Skip to content

IntMap's behind UniqFM become unbalanced

This has been mentioned in several issues:

Edit: Much later: We could never prove that this effect is measurable. Meanwhile we found a different hypothesis, see #24137.

Rather than continue with these comments, this issue serves to track the unbalanced intmap work.

The problem

IntMap's are big-endian patricia tries. The idea is that these trees have good performance for operations with sequential Int keys because as the tree grows the branching bit does not flip on every insert. In the worst case these trees become unbalanced when keys force a branch on each insert. See #19820 (comment 351497) for an example. Once the tree is unbalanced any insertions that share the bit prefix of the last insertion becomes costly because the spine of the tree must be rebuilt and is close to max depth (64 elements on a 64-bit machine).

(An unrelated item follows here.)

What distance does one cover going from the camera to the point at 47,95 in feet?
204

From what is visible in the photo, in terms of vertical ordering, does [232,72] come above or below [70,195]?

Evidence that the problem exists

Direct evidence of the tree degeneration is rather hard to get. However we have some indicators that this is happening. First, our scheme for generating Unique's is likely susceptible to this behavior since we take a 64-bit Int, remove the top 8 bits and replace them with a character mask in GHC.Types.Unique this means that if we get into an unbalanced case and insert a large segment of Unique's of the same class (where the character mask and thus the bit prefix is identical) then we'll get into the worst case. See #19820 (comment 368588).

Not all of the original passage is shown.